Not that it matters, she reminded herself now as the car pulled onto the motorway. Jack’s brusque demeanor, bordering on rude, completely negated any possible appeal he might have. And one Warrington man was enough for this lifetime, anyway. She smoothed her pants, forcing herself to concentrate on the conversation. “It was interesting, though,” she added.
“Was it? I’m not sure he told us anything at all.”
She traced her finger along a trail of condensation that had formed on the opposite side of the glass “The childhood home in Poland? It doesn’t make sense. Why would an international financier with a company to run spend so much time in rural Poland, fixing up an old house?”
“Sentimental value?”
“I don’t think so. I think he’s been returning to the house where his family lived before the war because he’s looking for something.”
“Like what?”
“I don’t know.”
Jack pulled at his chin in a way that suggested more of a beard than was actually present. “Maybe whatever he’s searching for has something to do with his guilt.”

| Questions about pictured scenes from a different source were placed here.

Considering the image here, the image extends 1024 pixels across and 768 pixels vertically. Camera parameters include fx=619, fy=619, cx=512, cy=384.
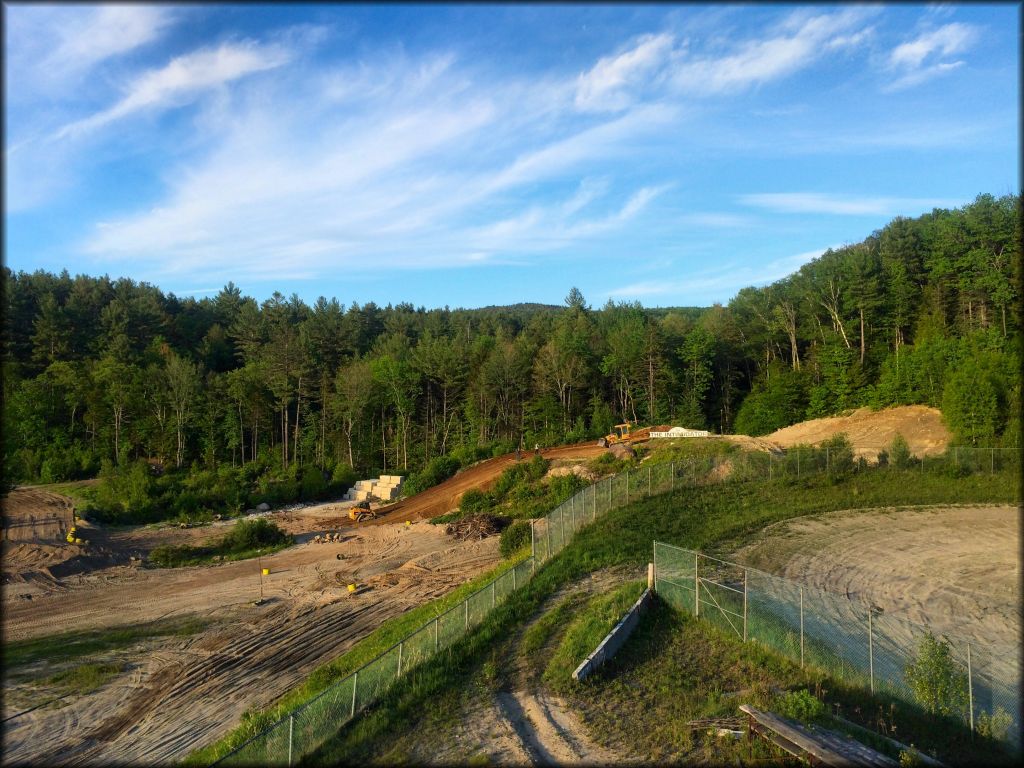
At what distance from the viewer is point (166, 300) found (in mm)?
98875

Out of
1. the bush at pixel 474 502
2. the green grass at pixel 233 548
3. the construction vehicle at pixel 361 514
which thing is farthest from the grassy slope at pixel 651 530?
the construction vehicle at pixel 361 514

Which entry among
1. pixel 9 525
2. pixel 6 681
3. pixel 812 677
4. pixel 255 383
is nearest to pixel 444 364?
pixel 255 383

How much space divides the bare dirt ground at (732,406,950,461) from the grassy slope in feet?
37.1

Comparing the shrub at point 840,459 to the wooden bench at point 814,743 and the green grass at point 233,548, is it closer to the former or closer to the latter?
the wooden bench at point 814,743

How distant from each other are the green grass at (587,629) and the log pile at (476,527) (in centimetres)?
1662

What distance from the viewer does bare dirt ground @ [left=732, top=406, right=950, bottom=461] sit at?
4704cm

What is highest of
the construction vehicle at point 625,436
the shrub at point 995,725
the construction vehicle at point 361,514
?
the construction vehicle at point 625,436

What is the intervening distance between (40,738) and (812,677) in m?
18.1

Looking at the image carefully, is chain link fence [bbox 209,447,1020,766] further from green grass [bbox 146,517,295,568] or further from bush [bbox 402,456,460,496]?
bush [bbox 402,456,460,496]

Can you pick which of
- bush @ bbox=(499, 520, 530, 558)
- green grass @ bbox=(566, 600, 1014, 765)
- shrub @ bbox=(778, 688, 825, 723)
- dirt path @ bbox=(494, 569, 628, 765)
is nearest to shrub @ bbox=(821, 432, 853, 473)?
bush @ bbox=(499, 520, 530, 558)

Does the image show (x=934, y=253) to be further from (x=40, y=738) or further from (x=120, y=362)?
(x=120, y=362)

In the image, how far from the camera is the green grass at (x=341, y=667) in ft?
44.0

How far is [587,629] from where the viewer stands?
15.7m

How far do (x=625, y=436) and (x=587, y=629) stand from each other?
1549 inches
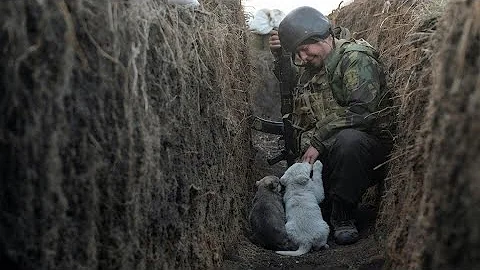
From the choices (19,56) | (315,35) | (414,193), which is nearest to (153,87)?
(19,56)

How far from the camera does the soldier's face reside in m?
5.24

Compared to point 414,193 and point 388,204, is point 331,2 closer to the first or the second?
point 388,204

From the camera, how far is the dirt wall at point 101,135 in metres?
2.26

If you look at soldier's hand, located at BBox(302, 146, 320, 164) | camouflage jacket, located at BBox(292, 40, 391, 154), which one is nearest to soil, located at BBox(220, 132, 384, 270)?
soldier's hand, located at BBox(302, 146, 320, 164)

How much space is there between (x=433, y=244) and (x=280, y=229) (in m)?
2.29

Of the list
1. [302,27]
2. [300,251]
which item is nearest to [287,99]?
[302,27]

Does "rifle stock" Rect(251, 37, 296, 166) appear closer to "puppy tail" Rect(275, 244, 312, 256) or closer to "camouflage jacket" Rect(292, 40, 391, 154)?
"camouflage jacket" Rect(292, 40, 391, 154)

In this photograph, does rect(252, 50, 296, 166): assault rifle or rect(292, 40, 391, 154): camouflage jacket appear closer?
rect(292, 40, 391, 154): camouflage jacket

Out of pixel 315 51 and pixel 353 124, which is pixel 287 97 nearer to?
pixel 315 51

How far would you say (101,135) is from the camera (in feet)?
8.36

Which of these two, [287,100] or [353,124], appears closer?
[353,124]

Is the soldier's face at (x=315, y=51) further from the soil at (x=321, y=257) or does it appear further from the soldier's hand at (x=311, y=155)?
the soil at (x=321, y=257)

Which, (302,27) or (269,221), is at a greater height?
(302,27)

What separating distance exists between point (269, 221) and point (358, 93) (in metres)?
1.26
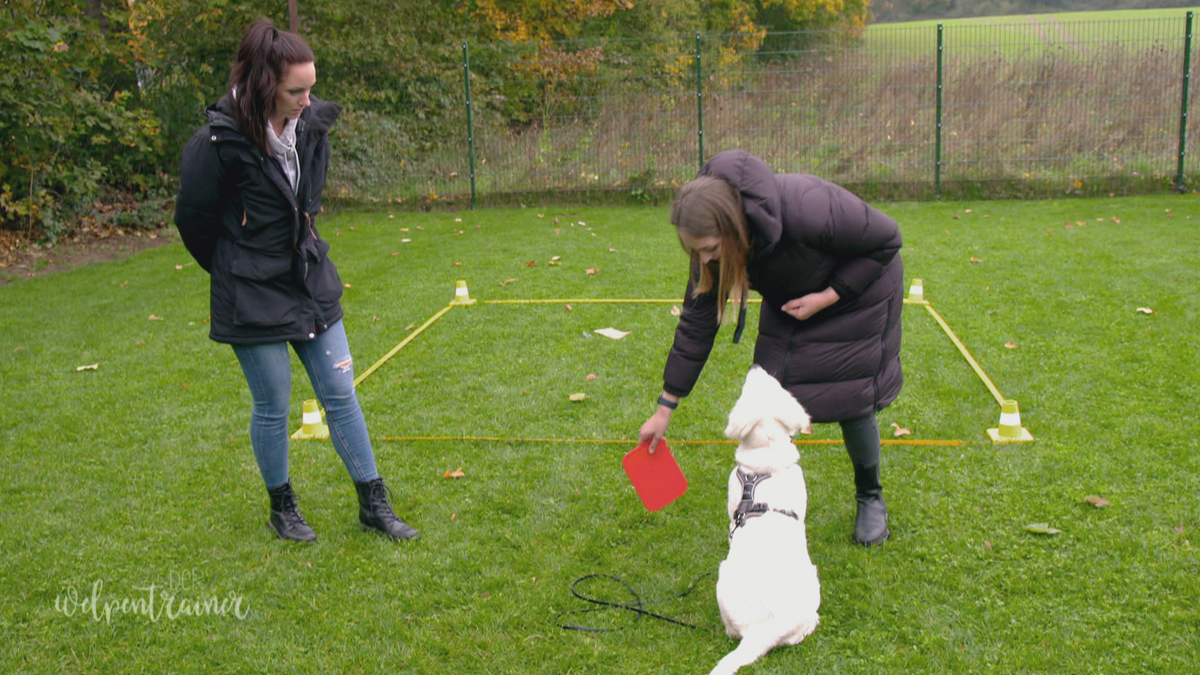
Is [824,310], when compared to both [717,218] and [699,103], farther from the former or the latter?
[699,103]

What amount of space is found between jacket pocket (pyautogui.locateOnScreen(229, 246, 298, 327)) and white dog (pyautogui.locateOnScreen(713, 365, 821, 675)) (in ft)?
5.38

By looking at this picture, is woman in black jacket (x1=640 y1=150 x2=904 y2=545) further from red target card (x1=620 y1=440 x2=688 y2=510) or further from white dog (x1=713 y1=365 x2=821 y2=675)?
white dog (x1=713 y1=365 x2=821 y2=675)

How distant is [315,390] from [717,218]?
5.73ft

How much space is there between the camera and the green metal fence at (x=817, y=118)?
11.4 m

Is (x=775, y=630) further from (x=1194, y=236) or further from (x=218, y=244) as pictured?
(x=1194, y=236)

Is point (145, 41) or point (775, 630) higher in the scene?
point (145, 41)

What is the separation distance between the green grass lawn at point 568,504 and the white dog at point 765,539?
0.60ft

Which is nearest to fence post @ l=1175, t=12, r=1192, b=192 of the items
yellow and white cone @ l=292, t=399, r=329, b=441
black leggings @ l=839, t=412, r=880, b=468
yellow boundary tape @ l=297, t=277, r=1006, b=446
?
yellow boundary tape @ l=297, t=277, r=1006, b=446

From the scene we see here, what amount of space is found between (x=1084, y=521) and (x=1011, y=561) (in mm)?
453

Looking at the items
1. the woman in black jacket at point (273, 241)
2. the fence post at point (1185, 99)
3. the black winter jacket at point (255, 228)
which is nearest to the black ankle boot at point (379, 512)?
the woman in black jacket at point (273, 241)

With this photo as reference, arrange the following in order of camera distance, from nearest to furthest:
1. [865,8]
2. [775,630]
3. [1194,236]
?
[775,630]
[1194,236]
[865,8]

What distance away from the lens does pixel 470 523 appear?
3.83 metres

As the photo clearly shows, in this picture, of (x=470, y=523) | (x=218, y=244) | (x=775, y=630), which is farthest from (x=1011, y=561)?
(x=218, y=244)

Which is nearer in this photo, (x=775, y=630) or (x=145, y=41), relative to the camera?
(x=775, y=630)
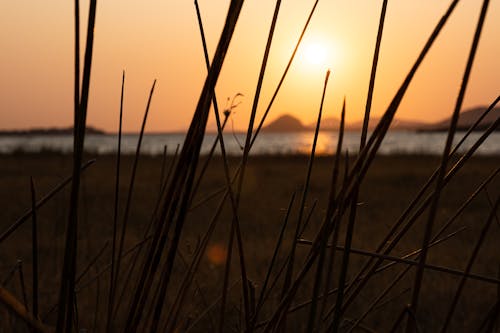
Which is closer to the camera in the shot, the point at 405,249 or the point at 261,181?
the point at 405,249

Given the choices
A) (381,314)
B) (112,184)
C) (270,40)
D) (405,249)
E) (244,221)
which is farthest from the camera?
(112,184)

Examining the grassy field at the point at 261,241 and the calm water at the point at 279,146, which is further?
the calm water at the point at 279,146

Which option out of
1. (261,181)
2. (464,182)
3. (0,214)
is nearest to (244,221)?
(0,214)

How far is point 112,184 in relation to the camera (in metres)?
5.85

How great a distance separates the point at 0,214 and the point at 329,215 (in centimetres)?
410

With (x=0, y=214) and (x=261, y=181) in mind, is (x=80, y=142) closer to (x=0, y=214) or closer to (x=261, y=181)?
(x=0, y=214)

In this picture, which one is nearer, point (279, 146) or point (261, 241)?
point (261, 241)

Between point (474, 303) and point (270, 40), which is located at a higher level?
point (270, 40)

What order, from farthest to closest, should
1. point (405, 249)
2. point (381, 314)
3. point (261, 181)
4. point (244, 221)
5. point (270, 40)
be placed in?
point (261, 181)
point (244, 221)
point (405, 249)
point (381, 314)
point (270, 40)

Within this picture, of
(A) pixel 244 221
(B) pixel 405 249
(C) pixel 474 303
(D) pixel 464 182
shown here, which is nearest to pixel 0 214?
(A) pixel 244 221

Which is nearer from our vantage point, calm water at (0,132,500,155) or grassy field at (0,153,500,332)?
grassy field at (0,153,500,332)

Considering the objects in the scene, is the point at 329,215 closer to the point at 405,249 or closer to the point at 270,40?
the point at 270,40

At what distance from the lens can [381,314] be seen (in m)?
1.85

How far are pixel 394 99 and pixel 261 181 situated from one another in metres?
6.01
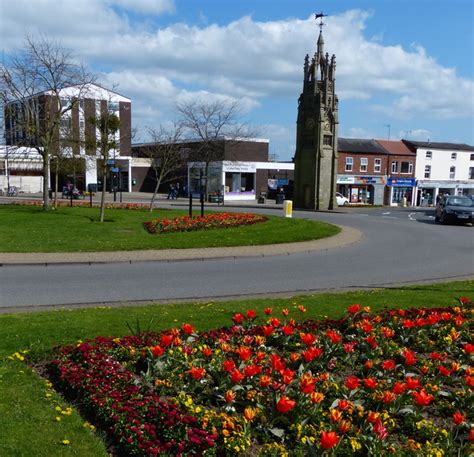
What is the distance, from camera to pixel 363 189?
63219 mm

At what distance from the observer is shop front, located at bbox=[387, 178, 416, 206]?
63938mm

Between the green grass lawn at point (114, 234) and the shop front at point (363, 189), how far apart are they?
1580 inches

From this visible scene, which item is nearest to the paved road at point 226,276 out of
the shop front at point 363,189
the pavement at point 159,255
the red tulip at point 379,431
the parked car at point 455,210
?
the pavement at point 159,255

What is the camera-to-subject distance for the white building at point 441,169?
66.4 m

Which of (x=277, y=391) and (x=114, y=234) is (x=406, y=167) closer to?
(x=114, y=234)

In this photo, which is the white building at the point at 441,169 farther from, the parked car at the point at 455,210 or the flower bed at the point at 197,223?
the flower bed at the point at 197,223

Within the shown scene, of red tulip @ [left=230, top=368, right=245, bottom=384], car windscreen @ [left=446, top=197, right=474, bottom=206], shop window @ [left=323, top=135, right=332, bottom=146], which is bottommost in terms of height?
red tulip @ [left=230, top=368, right=245, bottom=384]

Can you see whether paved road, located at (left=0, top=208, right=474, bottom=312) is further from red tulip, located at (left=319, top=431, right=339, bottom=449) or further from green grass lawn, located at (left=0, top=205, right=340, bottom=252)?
red tulip, located at (left=319, top=431, right=339, bottom=449)

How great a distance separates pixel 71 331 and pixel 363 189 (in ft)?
197

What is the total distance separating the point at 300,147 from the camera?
42812mm

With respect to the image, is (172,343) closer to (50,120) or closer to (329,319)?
(329,319)

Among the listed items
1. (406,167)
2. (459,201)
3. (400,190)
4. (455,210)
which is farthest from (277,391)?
(406,167)

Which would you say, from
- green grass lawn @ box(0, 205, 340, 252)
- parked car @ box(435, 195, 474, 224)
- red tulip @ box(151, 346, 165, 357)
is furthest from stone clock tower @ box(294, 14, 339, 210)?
red tulip @ box(151, 346, 165, 357)

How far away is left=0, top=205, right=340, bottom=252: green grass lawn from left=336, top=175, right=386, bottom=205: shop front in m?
40.1
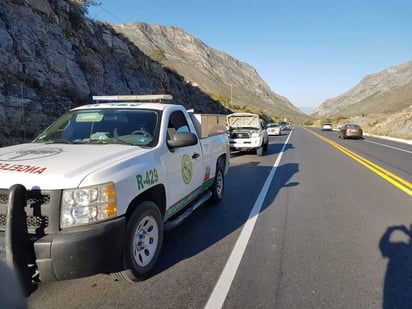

“Or innocence,” she pointed out. “Don’t forget whom we represent.”
“Right. Sorry. My prosecutorial instincts die hard.” But she could tell that it was more than that—Jack believed that Dykmans was guilty. “So what now?”
A surge of energy ran through Charlotte. This was her case now, and she knew that regardless of whether Brian ever showed, she would see it through. “Now,” she replied, “we’re going to Poland.”